Yo sospecho que el secreto de Galeno fue aceptarme al cien desde el minuto cero. No pedirme nada, si no, aceptar. Aceptar lo que me fuera posible darle y desde mi modo de darle. Sin presionarme. Solo dejando que se dieran todo como debiera darse.  Si, yo realmente creo que lo fue. ¿De otra manera, como me sentí tan libre? 

He oído a mujeres que no logran disfrutar por completo los encuentros. Se preocupan por su cuerpo, por lograr objetivos y olvidan escuchar a su cuerpo. Sin dudas, yo antes de esta experiencia, era de esas mujeres. Tenía una concepción al mercantilista del sexo, una especie de debe y haber. Una exposición de resultados. 

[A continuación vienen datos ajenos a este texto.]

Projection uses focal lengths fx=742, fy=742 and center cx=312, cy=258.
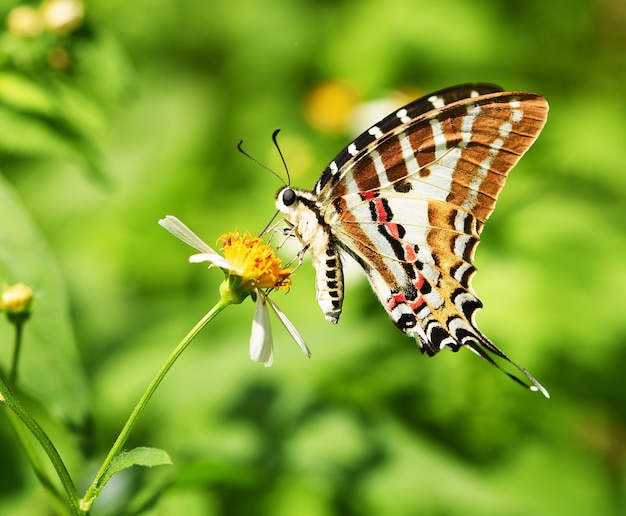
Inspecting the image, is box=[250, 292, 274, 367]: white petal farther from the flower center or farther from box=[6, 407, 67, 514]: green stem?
box=[6, 407, 67, 514]: green stem

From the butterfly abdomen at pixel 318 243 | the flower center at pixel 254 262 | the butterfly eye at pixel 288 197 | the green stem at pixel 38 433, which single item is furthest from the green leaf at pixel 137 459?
the butterfly eye at pixel 288 197

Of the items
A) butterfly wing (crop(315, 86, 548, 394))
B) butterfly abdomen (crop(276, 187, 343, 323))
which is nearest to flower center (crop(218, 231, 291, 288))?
butterfly abdomen (crop(276, 187, 343, 323))

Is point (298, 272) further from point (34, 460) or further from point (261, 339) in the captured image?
point (34, 460)

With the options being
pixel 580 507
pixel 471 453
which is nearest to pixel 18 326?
pixel 471 453

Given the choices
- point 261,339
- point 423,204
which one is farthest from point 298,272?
point 261,339

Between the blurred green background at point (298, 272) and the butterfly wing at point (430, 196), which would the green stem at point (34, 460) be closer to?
the blurred green background at point (298, 272)

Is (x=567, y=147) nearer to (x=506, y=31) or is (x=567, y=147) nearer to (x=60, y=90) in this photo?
(x=506, y=31)
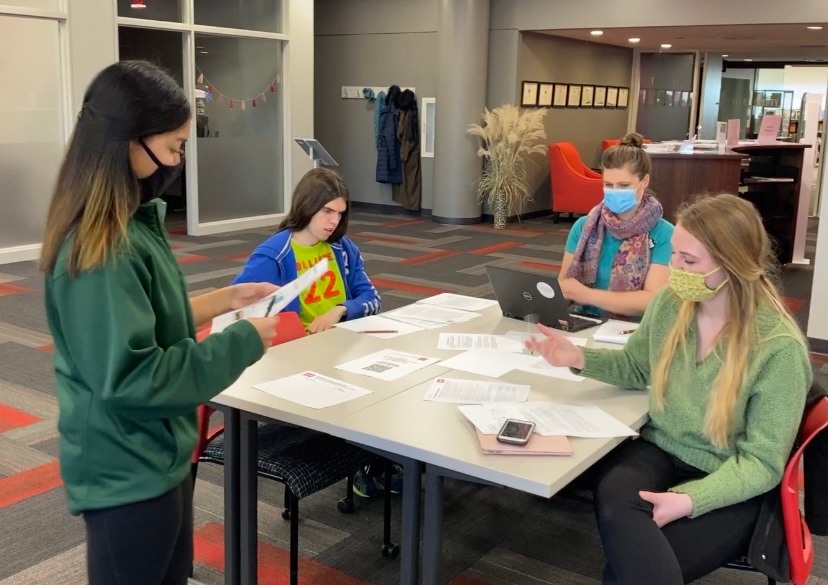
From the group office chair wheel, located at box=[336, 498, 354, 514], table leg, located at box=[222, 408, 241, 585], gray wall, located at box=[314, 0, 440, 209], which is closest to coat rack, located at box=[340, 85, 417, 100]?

Y con Galeno, en cambio, aprendo todos los días el calor del mientras tanto. No en vano, la primera vez que lo ví, se dedicó durante horas a acariciarme y darme besos. 

-¿Por qué haces esto? -le pregunté con total curiosidad. 

Sonrío y me acaricio muy despacio. Cada caricia era una dulce enternidad mezclada con una profunda desesperación. 

- Porque antes que cualquier otra cosa, tenés que escuchar a tu cuerpo - musitó - Me gustaría que lo disfrutes, y para eso, es necesario que escuches a tu cuerpo, que no tengas miedo ni vergüenza conmigo - insistió - ¿Me dejas a mí? - me preguntó, y en esa pregunta, obtuvo la rendición. 

Recuerdo que en ese momento no pensé que si lo besaba me podía correr la cara, como suponía antes de llegar a aquel instante. Simplemente, lo besé 

- Sí, te dejo - le dije, riéndome suavecito. 

Y lo dejé enseñarme algo nuevo. Es decir que, antes que nada, hacer el amor con alguien, es anidarse uno mismo. Nadie puede dar lo que no tiene, pero tampoco, nadie puede permitirse disfrutar si no le hacen el mejor regalo que un amante nos puede hacer: el espacio para sentirse libre. 

Y yo siento, específicamente, que Galeno a su edad, y con su experiencia, llegó a mi vida para que me descubra de tantos modos que no alcanzo, todavía , a imaginar.